La forma sinodal de la Iglesia, que en estos últimos años estamos redescubriendo y cultivando, sugiere que la Cuaresma sea también un tiempo de decisiones comunitarias, de pequeñas y grandes decisiones a contracorriente, capaces de cambiar la cotidianeidad de las personas y la vida de un barrio: los hábitos de compra, el cuidado de la creación, la inclusión de los invisibles o los despreciados. Invito a todas las comunidades cristianas a hacer esto: a ofrecer a sus fieles momentos para reflexionar sobre los estilos de vida; a darse tiempo para verificar su presencia en el barrio y su contribución para mejorarlo. Ay de nosotros si la penitencia cristiana fuera como la que entristecía a Jesús. También a nosotros Él nos dice: «No pongan cara triste, como hacen los hipócritas, que desfiguran su rostro para que se note que ayunan» (Mt 6,16). Más bien, que se vea la alegría en los rostros, que se sienta la fragancia de la libertad, que se libere ese amor que hace nuevas todas las cosas, empezando por las más pequeñas y cercanas. Esto puede suceder en cada comunidad cristiana.
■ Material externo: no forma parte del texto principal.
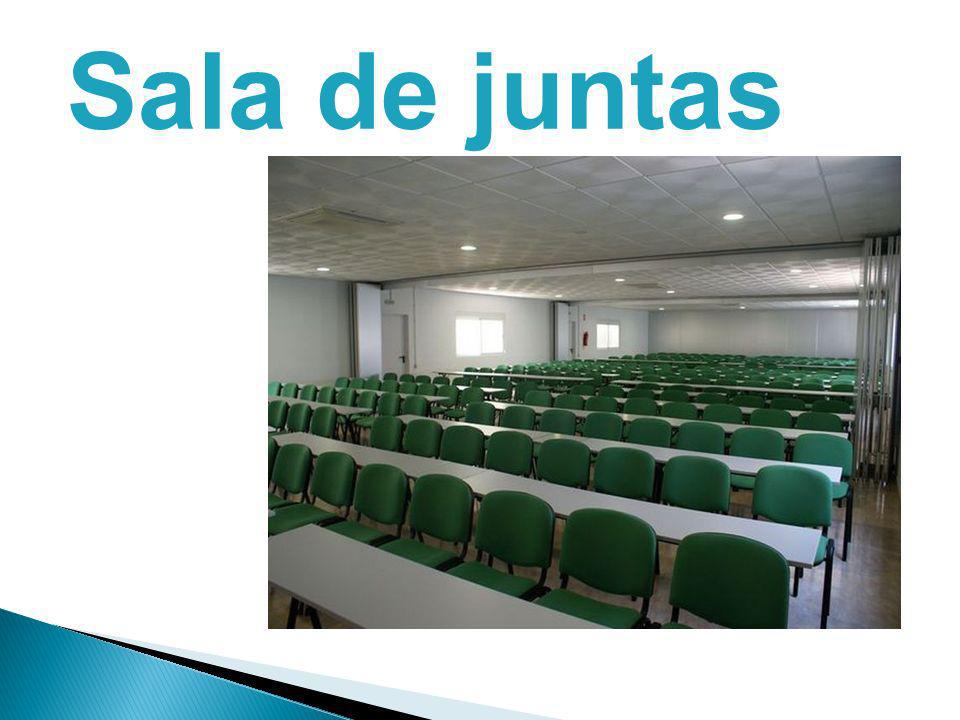 Sala de juntas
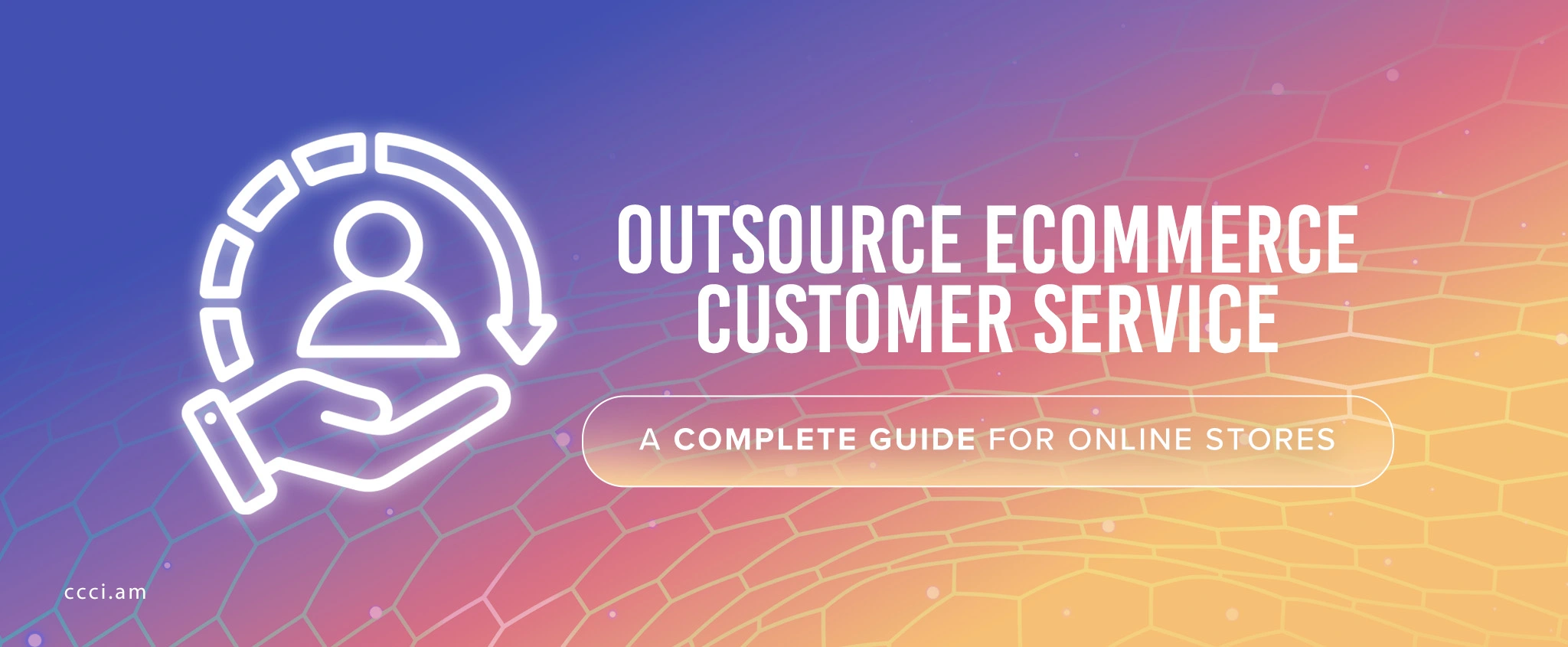 OUTSOURCE ECOMMERCE CUSTOMER SERVICE

A COMPLETE GUIDE FOR ONLINE STORES

ccci.am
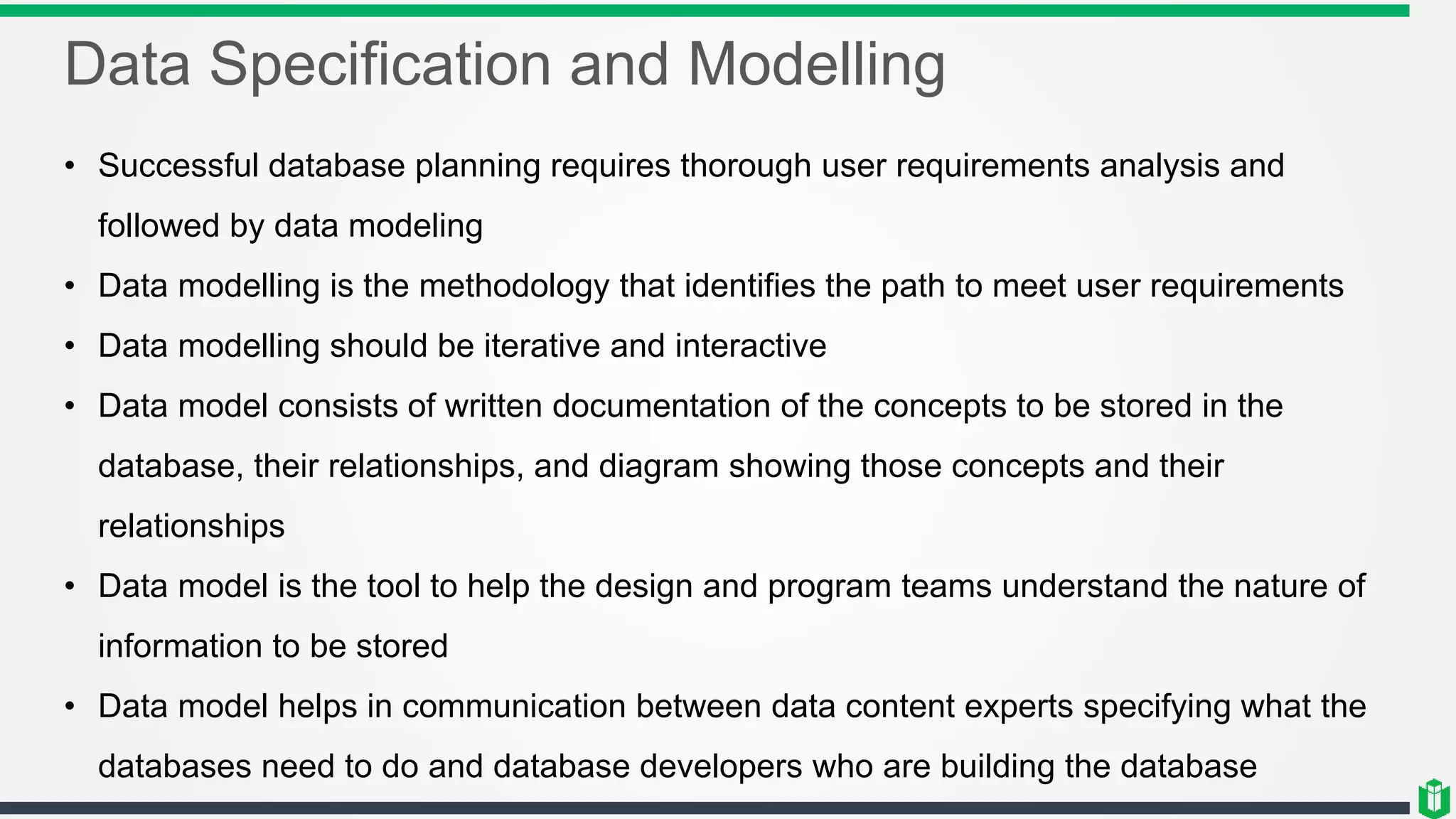 Data Specification and Modelling

• Successful database planning requires thorough user requirements analysis and followed by data modeling

• Data modelling is the methodology that identifies the path to meet user requirements

• Data modelling should be iterative and interactive

• Data model consists of written documentation of the concepts to be stored in the database, their relationships, and diagram showing those concepts and their relationships

• Data model is the tool to help the design and program teams understand the nature of information to be stored

• Data model helps in communication between data content experts specifying what the databases need to do and database developers who are building the database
En la medida en que esta Cuaresma sea de conversión, entonces, la humanidad extraviada sentirá un estremecimiento de creatividad; el destello de una nueva esperanza. Quisiera decirles, como a los jóvenes que encontré en Lisboa el verano pasado: «Busquen y arriesguen, busquen y arriesguen. En este momento histórico los desafíos son enormes, los quejidos dolorosos —estamos viviendo una tercera guerra mundial a pedacitos—, pero abrazamos el riesgo de pensar que no estamos en una agonía, sino en un parto; no en el final, sino al comienzo de un gran espectáculo. Y hace falta coraje para pensar esto» (Discurso a los universitarios, 3 agosto 2023). Es la valentía de la conversión, de salir de la esclavitud. La fe y la caridad llevan de la mano a esta pequeña esperanza. Le enseñan a caminar y, al mismo tiempo, es ella la que las arrastra hacia adelante (Ch. Péguy, El pórtico del misterio de la segunda virtud, Madrid 1991, 21-23).